Word of the Week – Milkshaking – ‘Milkshaking’ is the word of politics right now, but its origins are actually in corrupt practices in horseracing.

‘Milkshaking’ is the word of politics right now, but its origins are actually in corrupt practices in horseracing

‘Milkshaking’ has become the word of the 2019 European Parliamentary Elections in Britain. It is a word now associated with Tommy Robinson and Nigel Farage and McDonald’s and Burger King, but, in fact, is also a practice of doping horses to increase their stamina and make them run at full speed for longer.

 

Indeed, the illegal racing practice – which involves giving sodium bicarbonate to horses to decrease acidosis, the build-up of lactic acid in their system that occurs during exercise – bares many similarities to what we’re currently seeing with the accelerated takeoff of The Brexit Party Limited.

 

Starting from utterly nowhere only a few weeks ago, Farage’s yet to be properly regulated operation (that is, in fact, a business) has benefitted from donations from all over the world. It is not known where much of this money has come from and frankly, though, it has given this dodgy ragbag the ability to annihilate all others in the opinion polls.

 

Though tomorrow the main parties may be wiped out electorally tomorrow, the milkshaking of politics brings with it a toxicity that, just as with how it puts horses at huge risk in racing, will destroy trust in democracy further. This is something that should worry us all and it is something that we must all work to stop.

 

Elsewhere…

 

In a letter to The Times this morning, Sir John Major extraordinarily intervened in the wake of Lord Hesletine having the Conservative whip withdrawn.
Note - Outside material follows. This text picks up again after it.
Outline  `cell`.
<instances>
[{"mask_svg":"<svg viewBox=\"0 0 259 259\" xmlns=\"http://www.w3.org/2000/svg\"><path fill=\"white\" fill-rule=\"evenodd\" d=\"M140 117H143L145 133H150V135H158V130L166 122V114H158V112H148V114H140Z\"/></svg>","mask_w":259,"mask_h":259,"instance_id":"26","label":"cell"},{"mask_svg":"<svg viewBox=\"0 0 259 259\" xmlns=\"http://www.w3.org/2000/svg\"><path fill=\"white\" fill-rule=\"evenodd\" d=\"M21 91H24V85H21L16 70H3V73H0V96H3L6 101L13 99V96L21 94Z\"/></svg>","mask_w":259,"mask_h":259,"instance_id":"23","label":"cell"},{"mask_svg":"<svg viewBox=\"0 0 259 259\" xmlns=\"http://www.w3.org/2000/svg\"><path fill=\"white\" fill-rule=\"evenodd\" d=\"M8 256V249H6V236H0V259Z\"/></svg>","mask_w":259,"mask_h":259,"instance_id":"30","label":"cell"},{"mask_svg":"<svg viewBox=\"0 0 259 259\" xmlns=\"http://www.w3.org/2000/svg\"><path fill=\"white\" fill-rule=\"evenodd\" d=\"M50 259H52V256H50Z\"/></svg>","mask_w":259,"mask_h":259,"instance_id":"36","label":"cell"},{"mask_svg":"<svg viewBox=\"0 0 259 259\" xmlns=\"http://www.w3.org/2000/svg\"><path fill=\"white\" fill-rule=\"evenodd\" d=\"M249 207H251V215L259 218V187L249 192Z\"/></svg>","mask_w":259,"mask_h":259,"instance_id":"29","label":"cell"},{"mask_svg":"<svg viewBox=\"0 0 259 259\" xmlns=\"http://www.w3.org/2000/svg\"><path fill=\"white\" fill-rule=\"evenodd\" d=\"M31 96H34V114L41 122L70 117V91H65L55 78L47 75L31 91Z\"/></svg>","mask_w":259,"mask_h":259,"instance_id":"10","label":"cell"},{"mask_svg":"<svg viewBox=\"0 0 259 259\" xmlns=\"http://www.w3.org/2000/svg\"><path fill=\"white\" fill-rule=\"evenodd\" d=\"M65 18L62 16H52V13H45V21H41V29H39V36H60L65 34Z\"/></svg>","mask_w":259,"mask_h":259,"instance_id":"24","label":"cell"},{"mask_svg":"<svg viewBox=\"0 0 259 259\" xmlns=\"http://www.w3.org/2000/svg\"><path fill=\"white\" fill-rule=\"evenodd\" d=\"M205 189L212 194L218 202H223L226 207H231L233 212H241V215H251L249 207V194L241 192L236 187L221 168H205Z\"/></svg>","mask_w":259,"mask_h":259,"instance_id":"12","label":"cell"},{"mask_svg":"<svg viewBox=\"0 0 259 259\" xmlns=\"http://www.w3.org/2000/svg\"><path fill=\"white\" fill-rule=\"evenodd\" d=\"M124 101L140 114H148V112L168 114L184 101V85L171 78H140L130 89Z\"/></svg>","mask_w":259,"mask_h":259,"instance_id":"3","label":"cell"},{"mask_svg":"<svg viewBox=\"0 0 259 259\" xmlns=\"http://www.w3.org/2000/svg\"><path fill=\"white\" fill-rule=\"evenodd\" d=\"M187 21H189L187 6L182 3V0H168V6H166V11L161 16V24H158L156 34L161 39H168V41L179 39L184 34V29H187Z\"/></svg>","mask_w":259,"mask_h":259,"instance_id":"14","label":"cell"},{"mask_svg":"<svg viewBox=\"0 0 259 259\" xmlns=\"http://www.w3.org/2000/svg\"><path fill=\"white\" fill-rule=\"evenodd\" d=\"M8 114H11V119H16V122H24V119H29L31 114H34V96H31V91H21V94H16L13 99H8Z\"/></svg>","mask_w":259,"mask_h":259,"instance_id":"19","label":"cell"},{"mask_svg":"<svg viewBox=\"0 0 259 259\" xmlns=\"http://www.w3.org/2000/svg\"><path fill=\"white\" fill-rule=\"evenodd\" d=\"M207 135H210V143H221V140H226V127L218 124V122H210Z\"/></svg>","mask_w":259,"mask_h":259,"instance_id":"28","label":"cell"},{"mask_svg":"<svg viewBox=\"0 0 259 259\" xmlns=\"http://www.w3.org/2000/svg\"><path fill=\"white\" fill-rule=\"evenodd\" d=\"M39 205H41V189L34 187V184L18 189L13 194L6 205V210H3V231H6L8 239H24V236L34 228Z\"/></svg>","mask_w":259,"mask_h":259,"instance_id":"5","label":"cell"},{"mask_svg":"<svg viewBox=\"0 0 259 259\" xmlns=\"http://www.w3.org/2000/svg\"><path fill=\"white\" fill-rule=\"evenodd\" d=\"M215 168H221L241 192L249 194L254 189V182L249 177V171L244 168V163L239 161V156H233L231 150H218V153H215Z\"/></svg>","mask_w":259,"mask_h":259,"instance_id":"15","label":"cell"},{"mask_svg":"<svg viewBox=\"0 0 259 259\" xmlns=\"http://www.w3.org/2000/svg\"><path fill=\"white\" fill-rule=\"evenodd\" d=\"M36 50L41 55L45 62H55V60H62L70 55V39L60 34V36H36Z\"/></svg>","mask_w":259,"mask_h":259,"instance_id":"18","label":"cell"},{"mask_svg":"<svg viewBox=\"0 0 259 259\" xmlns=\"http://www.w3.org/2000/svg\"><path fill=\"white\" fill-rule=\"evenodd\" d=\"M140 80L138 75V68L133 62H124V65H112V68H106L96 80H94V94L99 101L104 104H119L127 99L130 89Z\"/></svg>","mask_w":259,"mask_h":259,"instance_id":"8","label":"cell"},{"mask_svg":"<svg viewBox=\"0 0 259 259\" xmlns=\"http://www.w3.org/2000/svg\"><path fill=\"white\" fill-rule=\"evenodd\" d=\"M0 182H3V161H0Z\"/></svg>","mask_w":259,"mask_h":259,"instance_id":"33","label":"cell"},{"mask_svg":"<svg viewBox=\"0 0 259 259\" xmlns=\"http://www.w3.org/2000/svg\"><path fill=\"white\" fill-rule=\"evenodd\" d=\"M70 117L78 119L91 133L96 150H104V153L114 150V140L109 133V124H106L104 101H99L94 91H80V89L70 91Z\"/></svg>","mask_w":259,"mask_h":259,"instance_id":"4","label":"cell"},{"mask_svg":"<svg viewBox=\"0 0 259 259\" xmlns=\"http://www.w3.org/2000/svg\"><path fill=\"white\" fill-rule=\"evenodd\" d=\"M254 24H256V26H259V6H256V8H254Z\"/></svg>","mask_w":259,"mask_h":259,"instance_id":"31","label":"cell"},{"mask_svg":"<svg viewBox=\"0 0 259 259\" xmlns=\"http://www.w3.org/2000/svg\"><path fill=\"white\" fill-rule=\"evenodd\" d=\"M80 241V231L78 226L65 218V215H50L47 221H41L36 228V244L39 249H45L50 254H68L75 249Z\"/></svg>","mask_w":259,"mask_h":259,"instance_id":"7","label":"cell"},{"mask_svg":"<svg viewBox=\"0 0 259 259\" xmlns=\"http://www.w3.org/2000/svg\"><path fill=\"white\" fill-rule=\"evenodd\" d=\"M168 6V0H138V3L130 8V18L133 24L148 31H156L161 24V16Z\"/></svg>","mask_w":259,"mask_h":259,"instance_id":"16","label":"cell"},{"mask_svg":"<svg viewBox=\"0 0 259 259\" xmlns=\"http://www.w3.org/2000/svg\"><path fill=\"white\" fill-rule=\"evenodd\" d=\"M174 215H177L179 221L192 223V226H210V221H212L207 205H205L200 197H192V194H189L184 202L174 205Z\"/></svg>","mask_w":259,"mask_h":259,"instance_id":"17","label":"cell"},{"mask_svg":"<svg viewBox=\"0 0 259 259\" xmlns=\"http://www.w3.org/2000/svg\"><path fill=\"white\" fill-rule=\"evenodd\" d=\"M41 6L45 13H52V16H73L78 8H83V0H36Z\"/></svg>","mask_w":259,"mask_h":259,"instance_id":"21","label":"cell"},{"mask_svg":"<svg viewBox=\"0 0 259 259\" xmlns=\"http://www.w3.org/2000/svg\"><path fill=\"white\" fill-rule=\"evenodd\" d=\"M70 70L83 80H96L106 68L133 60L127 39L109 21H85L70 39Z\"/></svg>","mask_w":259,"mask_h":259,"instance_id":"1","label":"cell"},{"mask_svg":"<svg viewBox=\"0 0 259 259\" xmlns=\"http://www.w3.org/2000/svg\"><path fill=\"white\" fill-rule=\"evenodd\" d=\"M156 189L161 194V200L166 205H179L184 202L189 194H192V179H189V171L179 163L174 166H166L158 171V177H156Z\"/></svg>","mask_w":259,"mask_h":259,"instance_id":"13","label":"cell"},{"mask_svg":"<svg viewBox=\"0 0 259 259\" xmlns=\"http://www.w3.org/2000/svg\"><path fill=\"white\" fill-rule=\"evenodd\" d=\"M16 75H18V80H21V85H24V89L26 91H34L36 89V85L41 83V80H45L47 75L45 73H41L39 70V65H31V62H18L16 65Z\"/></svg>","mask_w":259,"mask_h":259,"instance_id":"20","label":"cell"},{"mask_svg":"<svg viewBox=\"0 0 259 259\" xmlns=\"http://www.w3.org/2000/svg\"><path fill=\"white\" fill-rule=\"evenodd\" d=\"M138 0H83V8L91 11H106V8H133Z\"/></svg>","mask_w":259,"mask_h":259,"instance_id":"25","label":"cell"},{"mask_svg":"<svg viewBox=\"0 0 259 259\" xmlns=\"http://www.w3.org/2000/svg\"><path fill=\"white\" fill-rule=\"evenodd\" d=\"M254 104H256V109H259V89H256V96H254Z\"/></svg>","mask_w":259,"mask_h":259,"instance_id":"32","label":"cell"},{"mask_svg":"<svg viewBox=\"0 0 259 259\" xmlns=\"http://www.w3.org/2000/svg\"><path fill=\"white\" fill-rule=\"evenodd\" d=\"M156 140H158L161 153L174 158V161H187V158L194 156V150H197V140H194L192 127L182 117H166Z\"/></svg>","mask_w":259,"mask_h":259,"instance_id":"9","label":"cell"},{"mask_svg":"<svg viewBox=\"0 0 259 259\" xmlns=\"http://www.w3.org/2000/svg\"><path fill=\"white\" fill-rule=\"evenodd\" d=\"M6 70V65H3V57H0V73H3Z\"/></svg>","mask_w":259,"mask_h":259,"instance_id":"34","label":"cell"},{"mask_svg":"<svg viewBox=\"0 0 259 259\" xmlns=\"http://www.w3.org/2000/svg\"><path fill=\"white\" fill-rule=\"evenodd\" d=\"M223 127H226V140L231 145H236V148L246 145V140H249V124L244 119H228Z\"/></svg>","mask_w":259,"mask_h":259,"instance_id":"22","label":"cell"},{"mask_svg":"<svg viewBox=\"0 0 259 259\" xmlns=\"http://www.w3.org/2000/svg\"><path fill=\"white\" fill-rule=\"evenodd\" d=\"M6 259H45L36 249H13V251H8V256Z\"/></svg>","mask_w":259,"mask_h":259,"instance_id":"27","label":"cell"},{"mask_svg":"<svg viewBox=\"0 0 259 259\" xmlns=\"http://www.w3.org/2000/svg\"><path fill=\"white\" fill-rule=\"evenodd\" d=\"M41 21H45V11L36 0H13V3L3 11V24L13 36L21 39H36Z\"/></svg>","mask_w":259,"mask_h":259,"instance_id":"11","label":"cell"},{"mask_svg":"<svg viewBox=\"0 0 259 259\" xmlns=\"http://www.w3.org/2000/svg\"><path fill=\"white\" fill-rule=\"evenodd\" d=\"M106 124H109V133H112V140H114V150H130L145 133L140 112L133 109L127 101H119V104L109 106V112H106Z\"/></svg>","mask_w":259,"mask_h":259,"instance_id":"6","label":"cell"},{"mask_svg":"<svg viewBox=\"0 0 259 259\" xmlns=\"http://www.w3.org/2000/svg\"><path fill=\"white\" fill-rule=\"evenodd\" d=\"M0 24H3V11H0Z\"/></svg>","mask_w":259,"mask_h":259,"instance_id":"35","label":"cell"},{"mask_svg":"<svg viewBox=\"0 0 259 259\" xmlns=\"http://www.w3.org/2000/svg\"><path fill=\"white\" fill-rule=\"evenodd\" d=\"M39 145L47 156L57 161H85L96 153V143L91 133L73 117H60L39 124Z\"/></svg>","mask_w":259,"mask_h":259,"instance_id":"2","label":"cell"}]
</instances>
Clearly taking aim at the hapless harridan Theresa May, something a former Prime Minister would not do to one of his successors lightly, Sir John wrote:

 

Sir, The sheer folly of suspending Michael Heseltine from the Conservative whip defies both logic and belief. Michael has served the Conservative Party loyally and well for more than 40 years — in good days and bad. At a time of growing cynicism in politics, his convictions — his Conservative convictions — have remained solid, constant and true. Millions of Conservatives — myself included — share those convictions.

 

Withdrawing the whip from such a man — on an issue of conscience — is an over-reaction that will encourage many moderate Conservatives to follow Michael’s example.

 

Who are these blinkered people who have suspended the whip from a lifelong servant of the party?Moreover, a servant who has contributed to the social and economic welfare of our country on a scale that his critics neither can — nor will — ever match.

 

I am not the only Conservative who will be dismayed by this decision, which highlights yet again how far our party is moving away from the compassionate and moderate One Nation policies that have enabled the Conservatives to dominate politics for so long. If the views of the Michael Heseltines of our party are no longer tolerated within it, then our party has truly lost its way.